Items listed in a dataset:
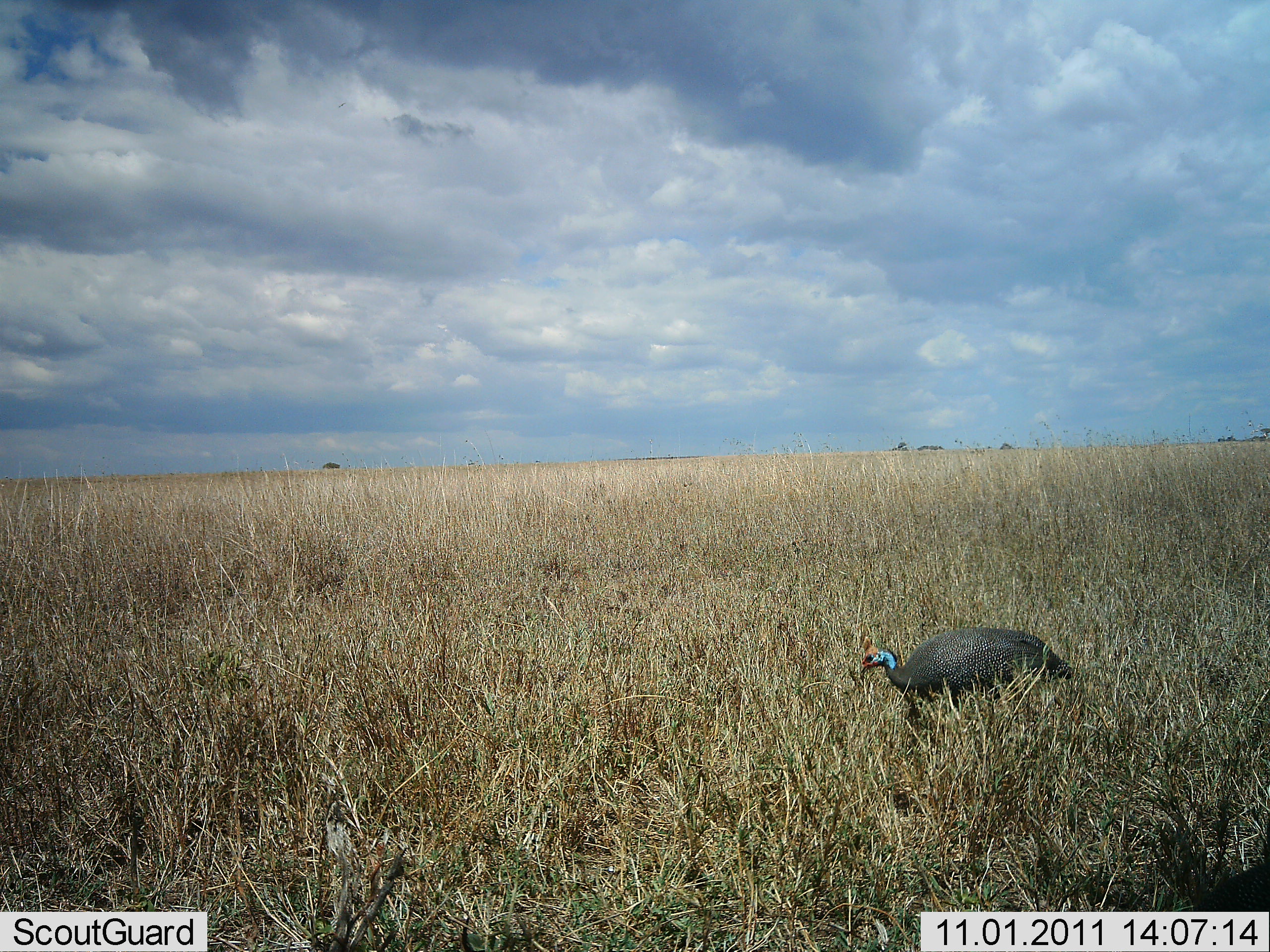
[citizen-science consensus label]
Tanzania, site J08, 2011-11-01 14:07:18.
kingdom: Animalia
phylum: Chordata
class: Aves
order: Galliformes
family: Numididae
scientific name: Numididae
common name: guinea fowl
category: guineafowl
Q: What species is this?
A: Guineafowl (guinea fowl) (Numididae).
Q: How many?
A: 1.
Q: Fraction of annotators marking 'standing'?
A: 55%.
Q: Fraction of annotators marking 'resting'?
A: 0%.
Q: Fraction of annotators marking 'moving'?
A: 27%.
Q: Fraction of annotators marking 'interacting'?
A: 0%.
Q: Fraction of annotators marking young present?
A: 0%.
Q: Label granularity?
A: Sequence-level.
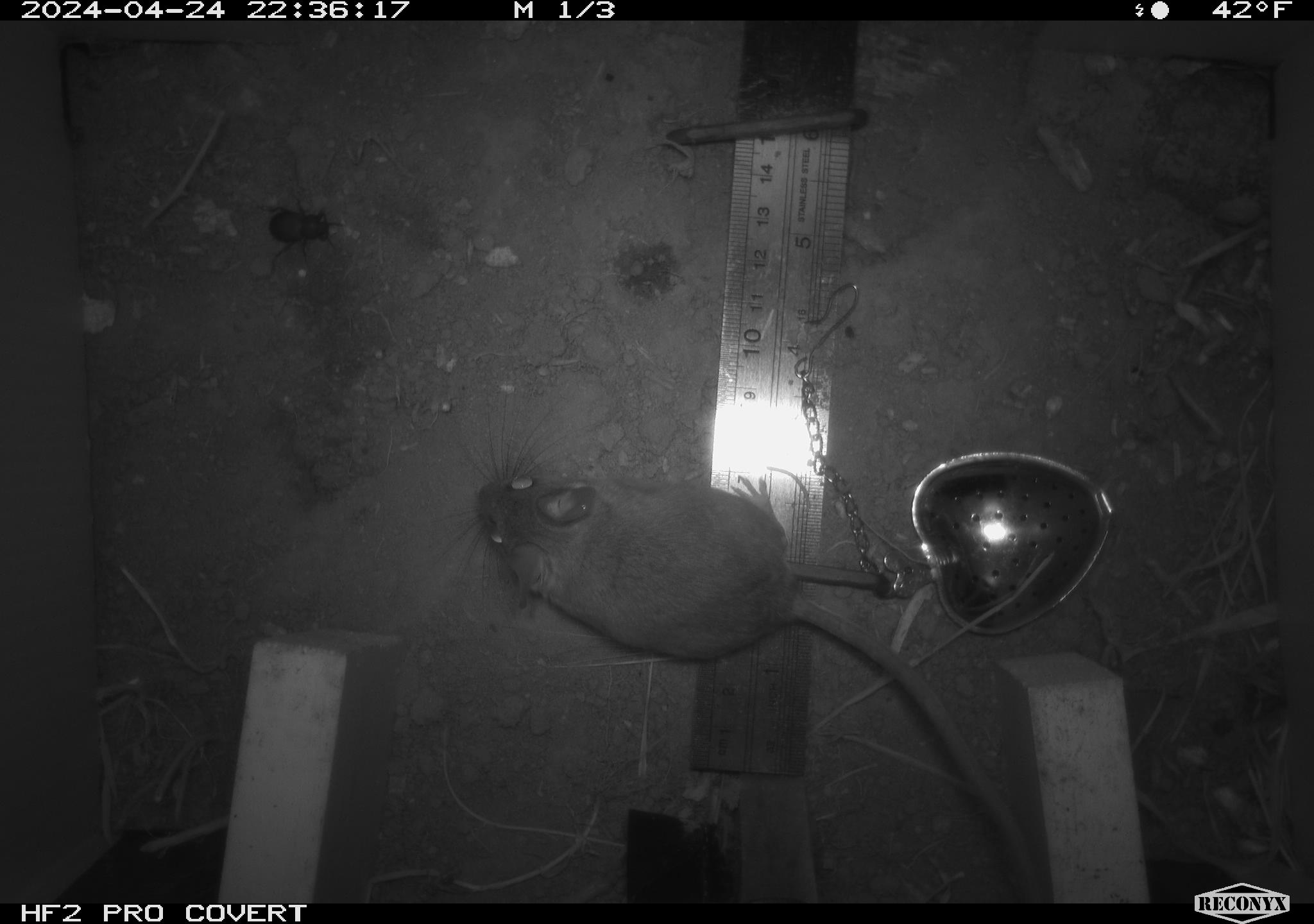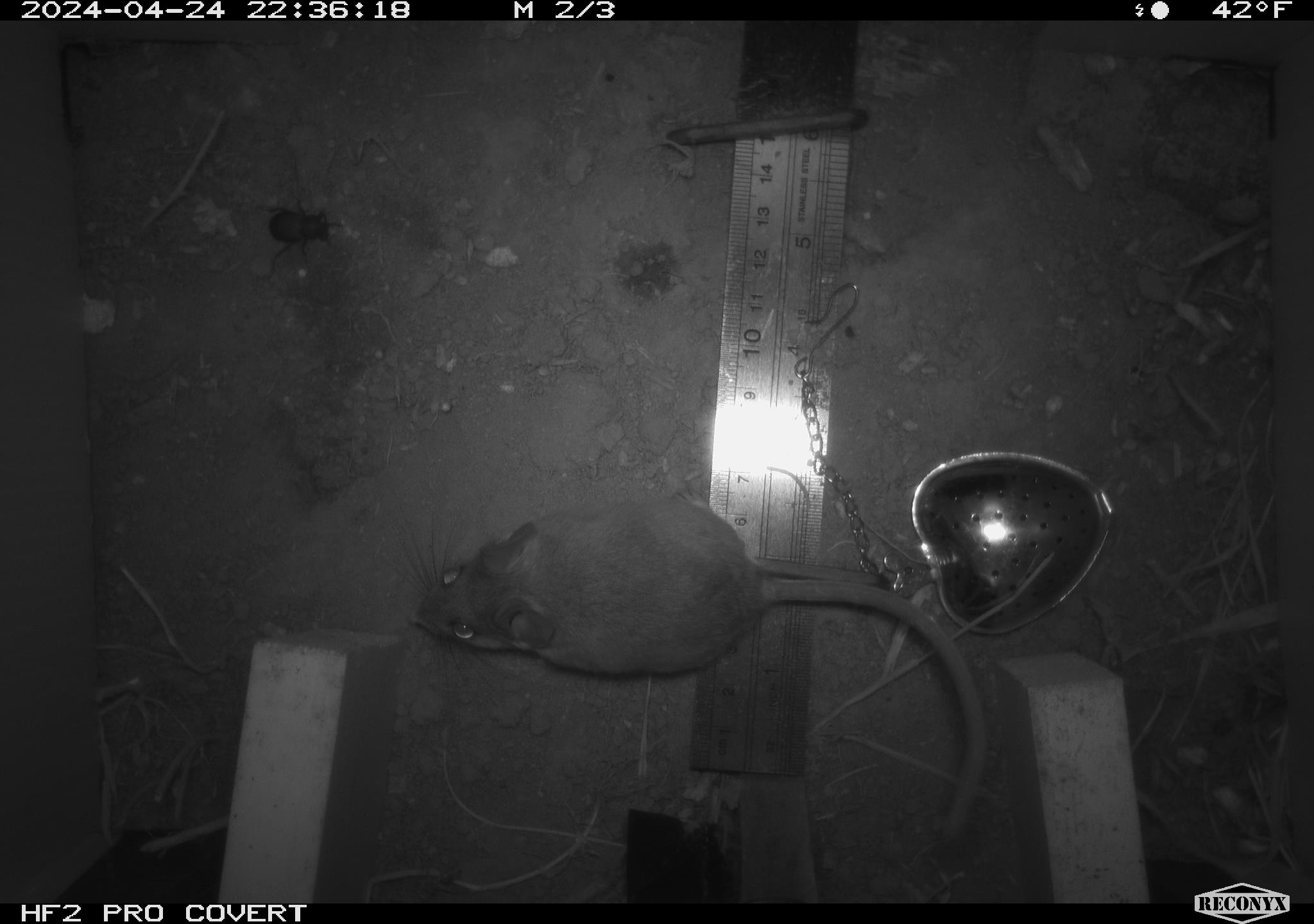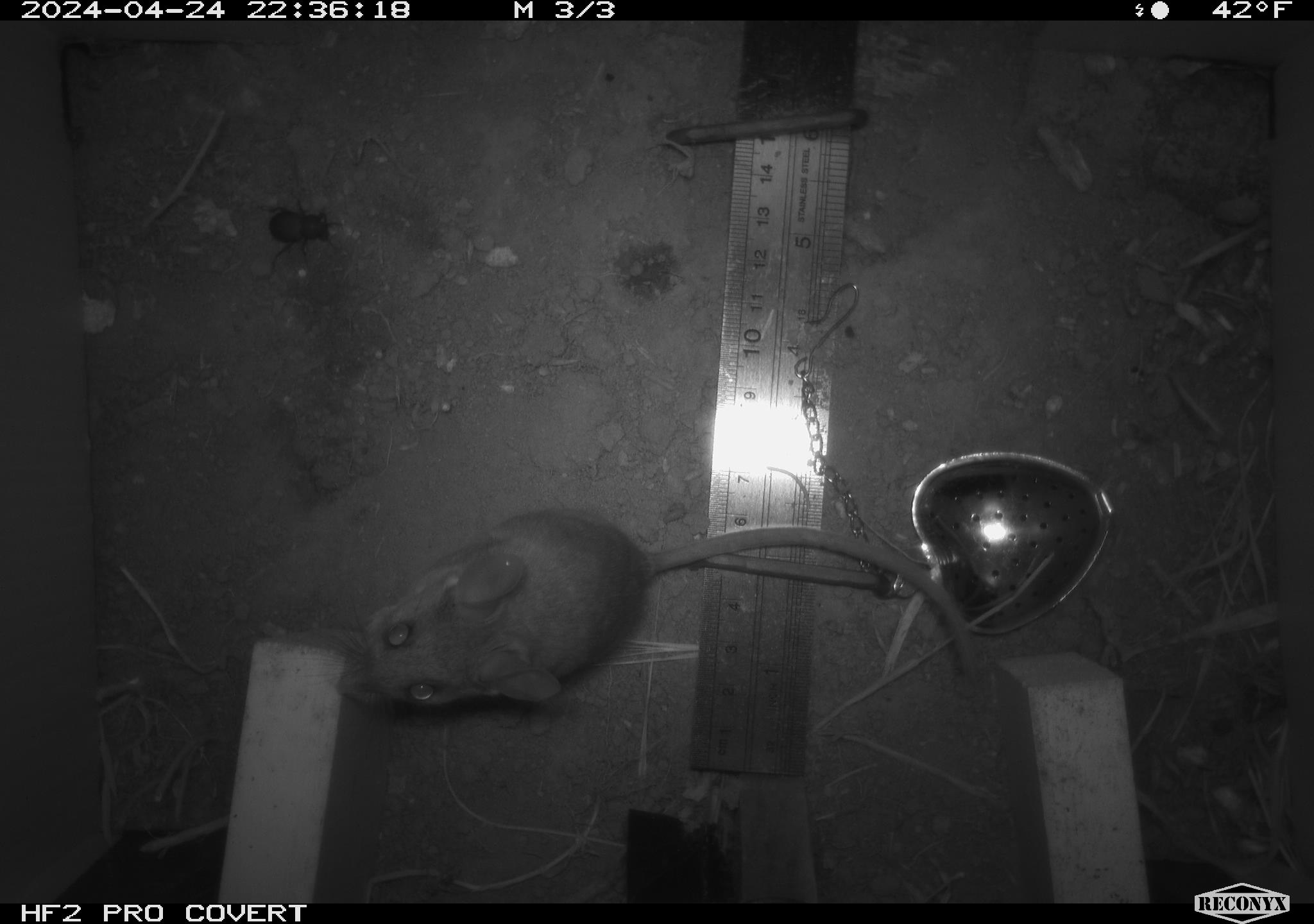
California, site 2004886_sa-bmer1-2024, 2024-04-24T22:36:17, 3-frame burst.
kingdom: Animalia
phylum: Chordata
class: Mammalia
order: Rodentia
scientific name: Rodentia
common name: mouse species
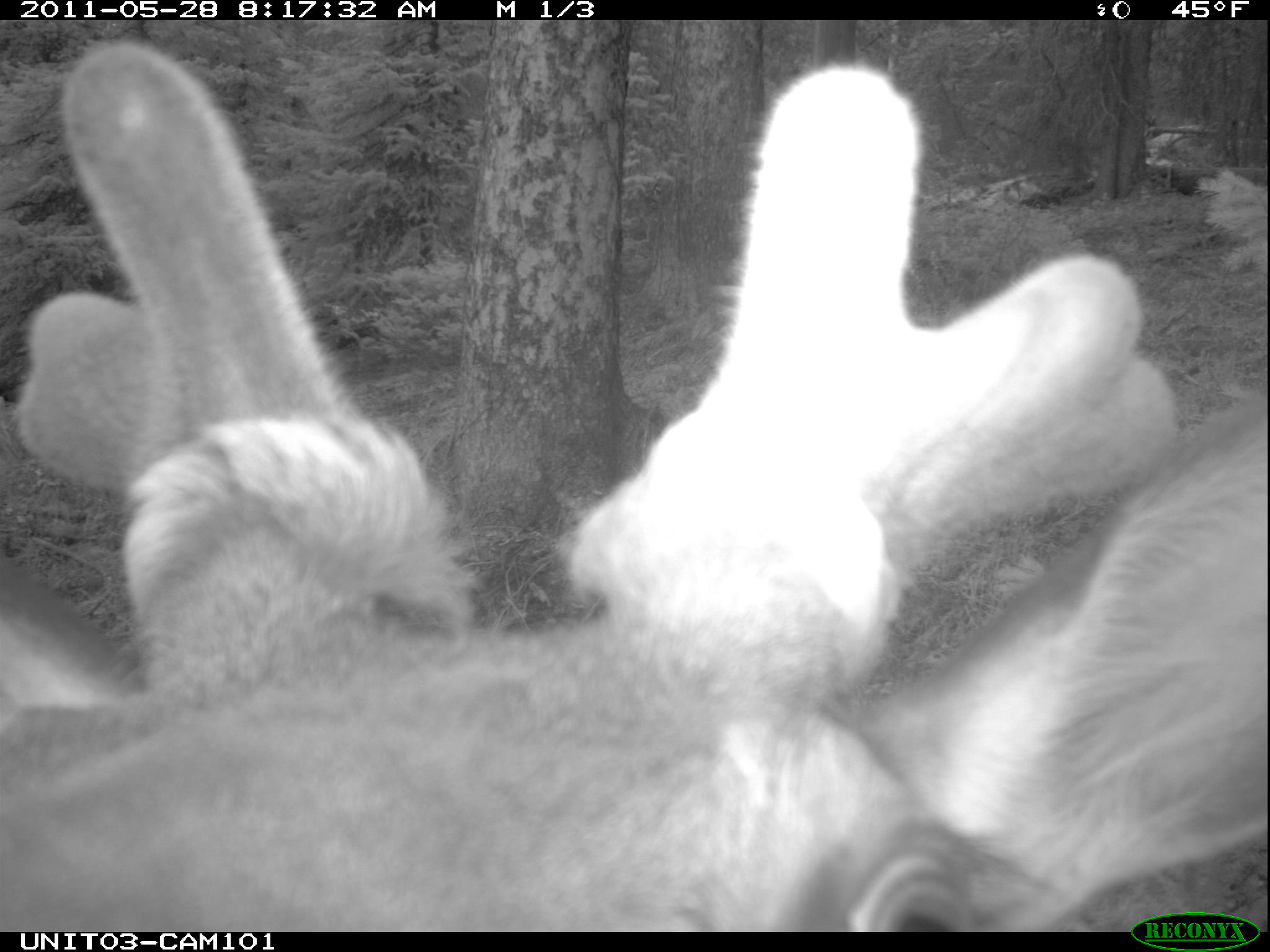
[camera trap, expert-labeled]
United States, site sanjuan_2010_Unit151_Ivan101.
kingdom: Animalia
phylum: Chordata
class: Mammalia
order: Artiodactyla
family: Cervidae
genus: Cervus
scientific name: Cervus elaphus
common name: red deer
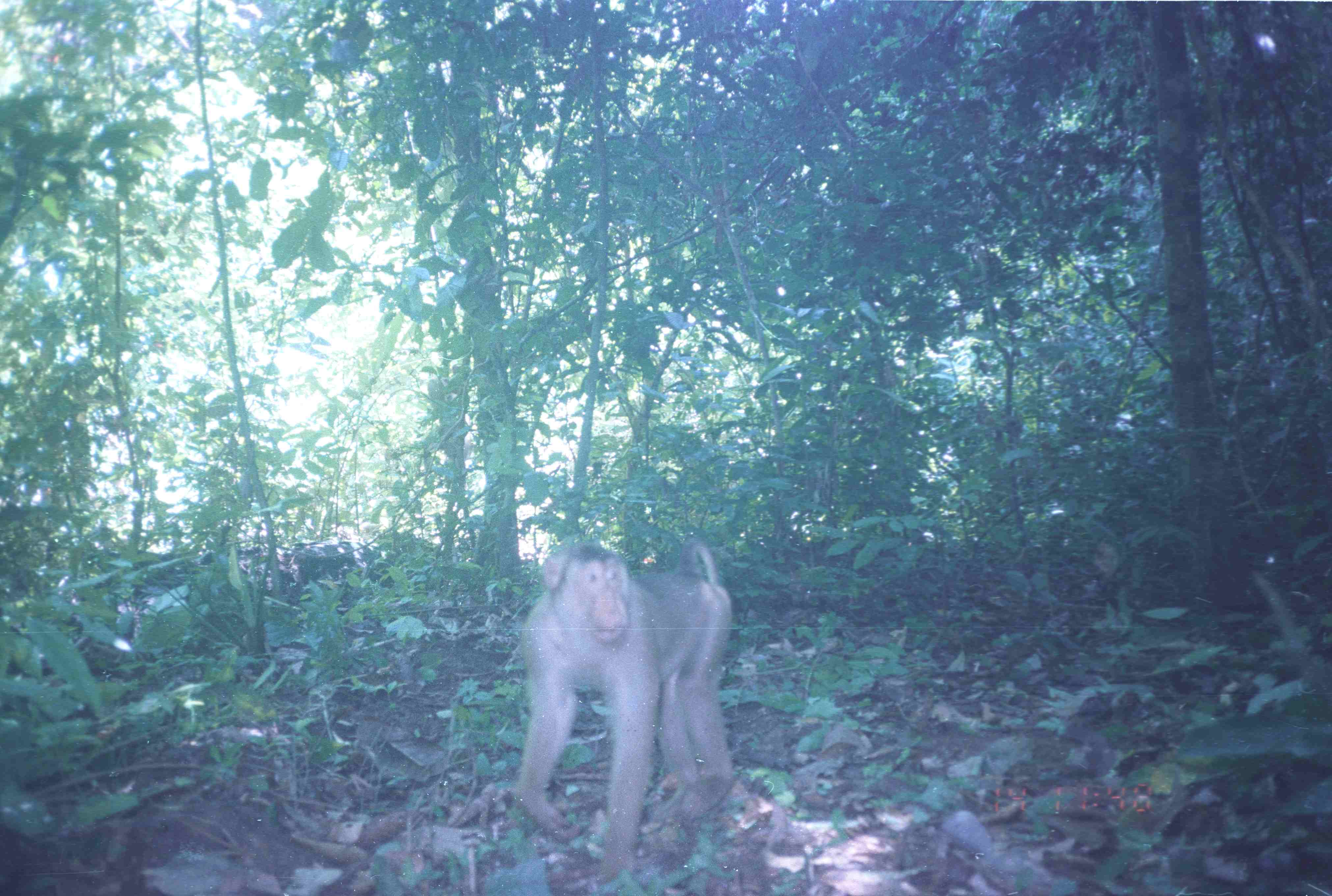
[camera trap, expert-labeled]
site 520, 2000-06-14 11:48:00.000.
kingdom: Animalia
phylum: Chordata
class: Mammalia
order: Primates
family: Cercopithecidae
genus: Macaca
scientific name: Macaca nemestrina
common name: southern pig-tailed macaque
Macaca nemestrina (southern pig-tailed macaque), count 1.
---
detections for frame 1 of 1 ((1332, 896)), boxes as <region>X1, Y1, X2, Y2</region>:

_Prompt_:
The full set of entries should be transcribed exactly, pictures left aside.

_Output for this task_:
[citizen-science consensus label]
Tanzania, site J08, 2011-11-01 14:07:18.
kingdom: Animalia
phylum: Chordata
class: Aves
order: Galliformes
family: Numididae
scientific name: Numididae
common name: guinea fowl
category: guineafowl
Q: What species is this?
A: Guineafowl (guinea fowl) (Numididae).
Q: How many?
A: 1.
Q: Fraction of annotators marking 'standing'?
A: 55%.
Q: Fraction of annotators marking 'resting'?
A: 0%.
Q: Fraction of annotators marking 'moving'?
A: 27%.
Q: Fraction of annotators marking 'interacting'?
A: 0%.
Q: Fraction of annotators marking young present?
A: 0%.
Q: Label granularity?
A: Sequence-level.
California, site 2004886_sa-bmer1-2024, 2024-04-24T22:36:17, 3-frame burst.
kingdom: Animalia
phylum: Chordata
class: Mammalia
order: Rodentia
scientific name: Rodentia
common name: mouse species
[camera trap, expert-labeled]
United States, site sanjuan_2010_Unit151_Ivan101.
kingdom: Animalia
phylum: Chordata
class: Mammalia
order: Artiodactyla
family: Cervidae
genus: Cervus
scientific name: Cervus elaphus
common name: red deer
[camera trap, expert-labeled]
site 520, 2000-06-14 11:48:00.000.
kingdom: Animalia
phylum: Chordata
class: Mammalia
order: Primates
family: Cercopithecidae
genus: Macaca
scientific name: Macaca nemestrina
common name: southern pig-tailed macaque
Macaca nemestrina (southern pig-tailed macaque), count 1.
---
detections for frame 1 of 1 ((1332, 896)), boxes as <region>X1, Y1, X2, Y2</region>:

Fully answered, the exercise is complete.